Microservices architecture was the default recommendation for new distributed systems from roughly 2015 to 2020. Five years of widespread production experience has produced a more nuanced view.

When microservices work

Microservices work well when: teams are large enough that independent deployment of services reduces coordination overhead, different services have genuinely different scaling requirements, services have well-defined and stable boundaries, and the team has the operational maturity to manage distributed systems. For organisations that have these conditions, microservices provide genuine benefits in team autonomy and deployment flexibility.

When they do not

Microservices are the wrong choice when: the team is small and the coordination overhead of independent services exceeds the benefit, service boundaries are not yet clear (decomposing a problem before you understand it produces microservices with high coupling), or the team lacks the operational tooling for distributed observability, service mesh, and distributed tracing. The pattern adds significant operational complexity. The benefit needs to exceed that cost.

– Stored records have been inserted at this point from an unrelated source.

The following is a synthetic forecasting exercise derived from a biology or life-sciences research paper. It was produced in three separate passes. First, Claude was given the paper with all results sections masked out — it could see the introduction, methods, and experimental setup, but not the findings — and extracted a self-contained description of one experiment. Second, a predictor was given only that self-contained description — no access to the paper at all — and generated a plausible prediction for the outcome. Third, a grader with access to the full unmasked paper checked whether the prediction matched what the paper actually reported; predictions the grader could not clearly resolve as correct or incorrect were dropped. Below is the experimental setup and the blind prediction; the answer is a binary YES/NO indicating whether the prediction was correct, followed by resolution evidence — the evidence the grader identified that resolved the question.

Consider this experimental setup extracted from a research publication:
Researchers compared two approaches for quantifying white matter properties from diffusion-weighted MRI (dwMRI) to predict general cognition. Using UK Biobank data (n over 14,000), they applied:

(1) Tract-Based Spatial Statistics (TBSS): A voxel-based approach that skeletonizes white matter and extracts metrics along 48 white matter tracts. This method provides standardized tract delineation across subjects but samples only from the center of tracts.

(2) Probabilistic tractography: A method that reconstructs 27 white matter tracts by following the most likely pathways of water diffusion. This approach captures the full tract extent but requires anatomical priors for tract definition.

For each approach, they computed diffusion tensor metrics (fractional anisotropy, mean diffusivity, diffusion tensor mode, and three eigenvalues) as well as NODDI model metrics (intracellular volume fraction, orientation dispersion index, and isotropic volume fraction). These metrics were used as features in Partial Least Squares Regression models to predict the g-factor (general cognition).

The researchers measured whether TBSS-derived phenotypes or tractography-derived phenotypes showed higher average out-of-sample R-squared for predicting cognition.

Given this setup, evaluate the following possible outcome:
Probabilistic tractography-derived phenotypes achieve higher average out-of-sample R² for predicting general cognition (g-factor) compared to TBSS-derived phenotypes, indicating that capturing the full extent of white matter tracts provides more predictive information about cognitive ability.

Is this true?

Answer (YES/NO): NO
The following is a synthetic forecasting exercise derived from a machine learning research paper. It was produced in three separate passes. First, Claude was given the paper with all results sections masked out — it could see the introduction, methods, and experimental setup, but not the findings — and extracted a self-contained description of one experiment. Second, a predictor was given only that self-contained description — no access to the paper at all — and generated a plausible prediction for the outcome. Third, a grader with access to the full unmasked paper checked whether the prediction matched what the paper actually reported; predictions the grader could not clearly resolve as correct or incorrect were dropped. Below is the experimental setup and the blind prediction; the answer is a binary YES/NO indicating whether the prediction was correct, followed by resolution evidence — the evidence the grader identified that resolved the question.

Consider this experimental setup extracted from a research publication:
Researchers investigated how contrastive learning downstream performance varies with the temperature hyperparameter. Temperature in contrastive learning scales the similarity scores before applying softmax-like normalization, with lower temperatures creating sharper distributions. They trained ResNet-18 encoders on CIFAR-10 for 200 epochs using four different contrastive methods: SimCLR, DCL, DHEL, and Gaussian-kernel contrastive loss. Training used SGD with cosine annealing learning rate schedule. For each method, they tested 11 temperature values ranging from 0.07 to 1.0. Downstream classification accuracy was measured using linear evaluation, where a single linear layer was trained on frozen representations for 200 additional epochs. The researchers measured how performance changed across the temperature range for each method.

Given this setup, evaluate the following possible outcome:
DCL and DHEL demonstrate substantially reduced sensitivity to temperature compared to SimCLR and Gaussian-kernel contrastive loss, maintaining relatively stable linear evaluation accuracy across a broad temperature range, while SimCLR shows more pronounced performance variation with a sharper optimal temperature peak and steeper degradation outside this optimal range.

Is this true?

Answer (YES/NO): NO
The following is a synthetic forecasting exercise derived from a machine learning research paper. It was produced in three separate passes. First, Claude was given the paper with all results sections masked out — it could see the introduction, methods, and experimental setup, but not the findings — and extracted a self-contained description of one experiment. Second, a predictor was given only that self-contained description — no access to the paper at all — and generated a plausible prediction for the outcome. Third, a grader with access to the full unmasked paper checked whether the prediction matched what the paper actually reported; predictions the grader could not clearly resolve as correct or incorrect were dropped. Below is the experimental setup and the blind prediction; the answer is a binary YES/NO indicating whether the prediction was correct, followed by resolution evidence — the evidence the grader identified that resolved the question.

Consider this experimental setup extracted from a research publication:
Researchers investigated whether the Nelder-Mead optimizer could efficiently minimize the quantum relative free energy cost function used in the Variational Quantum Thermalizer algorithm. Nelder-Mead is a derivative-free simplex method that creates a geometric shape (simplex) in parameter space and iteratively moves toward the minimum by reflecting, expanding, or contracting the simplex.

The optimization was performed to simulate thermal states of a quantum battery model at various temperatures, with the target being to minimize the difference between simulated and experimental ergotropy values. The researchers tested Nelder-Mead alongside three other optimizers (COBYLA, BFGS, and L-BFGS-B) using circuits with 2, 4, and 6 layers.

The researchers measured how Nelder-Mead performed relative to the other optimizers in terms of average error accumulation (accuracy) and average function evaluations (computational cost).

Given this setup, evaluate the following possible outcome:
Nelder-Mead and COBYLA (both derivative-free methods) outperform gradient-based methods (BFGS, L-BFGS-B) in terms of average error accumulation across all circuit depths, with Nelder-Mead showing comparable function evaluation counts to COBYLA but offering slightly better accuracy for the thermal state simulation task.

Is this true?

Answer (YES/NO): NO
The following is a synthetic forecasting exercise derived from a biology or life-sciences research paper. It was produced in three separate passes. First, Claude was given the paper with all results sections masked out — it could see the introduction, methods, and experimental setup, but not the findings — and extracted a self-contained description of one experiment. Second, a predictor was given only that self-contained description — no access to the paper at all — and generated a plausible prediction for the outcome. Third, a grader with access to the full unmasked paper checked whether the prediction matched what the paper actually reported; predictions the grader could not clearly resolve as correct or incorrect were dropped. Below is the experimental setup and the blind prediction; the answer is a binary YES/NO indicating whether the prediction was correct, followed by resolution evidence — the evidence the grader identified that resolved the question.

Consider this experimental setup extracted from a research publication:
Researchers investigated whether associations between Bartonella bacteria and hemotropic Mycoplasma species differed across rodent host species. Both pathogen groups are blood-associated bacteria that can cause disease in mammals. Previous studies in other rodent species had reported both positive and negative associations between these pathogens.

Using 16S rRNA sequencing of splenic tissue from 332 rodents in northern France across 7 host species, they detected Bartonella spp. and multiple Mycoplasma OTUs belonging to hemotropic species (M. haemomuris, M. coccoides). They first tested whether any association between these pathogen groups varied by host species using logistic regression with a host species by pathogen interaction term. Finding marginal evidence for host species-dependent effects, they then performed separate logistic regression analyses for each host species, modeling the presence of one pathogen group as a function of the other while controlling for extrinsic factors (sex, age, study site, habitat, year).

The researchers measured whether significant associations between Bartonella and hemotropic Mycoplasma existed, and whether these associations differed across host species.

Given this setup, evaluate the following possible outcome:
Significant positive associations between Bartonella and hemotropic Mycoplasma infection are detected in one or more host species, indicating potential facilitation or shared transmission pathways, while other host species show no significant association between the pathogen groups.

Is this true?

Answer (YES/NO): NO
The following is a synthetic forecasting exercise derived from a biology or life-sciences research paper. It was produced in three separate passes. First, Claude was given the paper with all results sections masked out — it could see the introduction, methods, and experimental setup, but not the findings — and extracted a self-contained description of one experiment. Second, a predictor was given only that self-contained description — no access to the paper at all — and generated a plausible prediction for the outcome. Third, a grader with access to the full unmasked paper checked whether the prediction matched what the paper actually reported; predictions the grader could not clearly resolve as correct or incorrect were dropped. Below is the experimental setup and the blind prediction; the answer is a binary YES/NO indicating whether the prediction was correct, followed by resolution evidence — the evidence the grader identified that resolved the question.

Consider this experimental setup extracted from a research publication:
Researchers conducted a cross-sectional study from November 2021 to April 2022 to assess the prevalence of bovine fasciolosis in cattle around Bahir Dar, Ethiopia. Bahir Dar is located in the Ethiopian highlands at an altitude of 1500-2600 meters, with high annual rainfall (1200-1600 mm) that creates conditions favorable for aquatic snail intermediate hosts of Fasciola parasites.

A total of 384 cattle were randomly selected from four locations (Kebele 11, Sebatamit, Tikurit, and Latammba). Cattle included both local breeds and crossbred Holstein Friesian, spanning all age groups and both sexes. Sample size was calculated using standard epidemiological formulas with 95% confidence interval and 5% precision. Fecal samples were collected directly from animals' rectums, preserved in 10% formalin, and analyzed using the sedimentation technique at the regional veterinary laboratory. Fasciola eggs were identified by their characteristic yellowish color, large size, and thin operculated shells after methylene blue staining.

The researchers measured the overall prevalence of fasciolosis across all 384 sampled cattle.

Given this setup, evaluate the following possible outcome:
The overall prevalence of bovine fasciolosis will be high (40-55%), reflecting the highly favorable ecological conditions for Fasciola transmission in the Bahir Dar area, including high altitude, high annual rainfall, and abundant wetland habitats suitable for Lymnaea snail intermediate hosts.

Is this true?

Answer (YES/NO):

The modular monolith alternative

The modular monolith has had a rehabilitation in recent years. A monolith with well-defined internal module boundaries, clear domain separation, and a test suite that validates module contracts provides most of the design benefits of microservices without the operational overhead. Starting with a modular monolith and extracting services as scaling needs and team size justify it is a more pragmatic approach than beginning with microservices for a new system.

What the production data shows

The post-mortems of distributed microservices outages consistently show the same failure modes: cascading failures through insufficient resilience patterns (circuit breakers, timeouts, bulkheads), network overhead from chatty service-to-service calls, and debugging complexity when a request traverses 15 services before failing. These are solvable engineering problems, but they require ongoing investment that a monolith does not.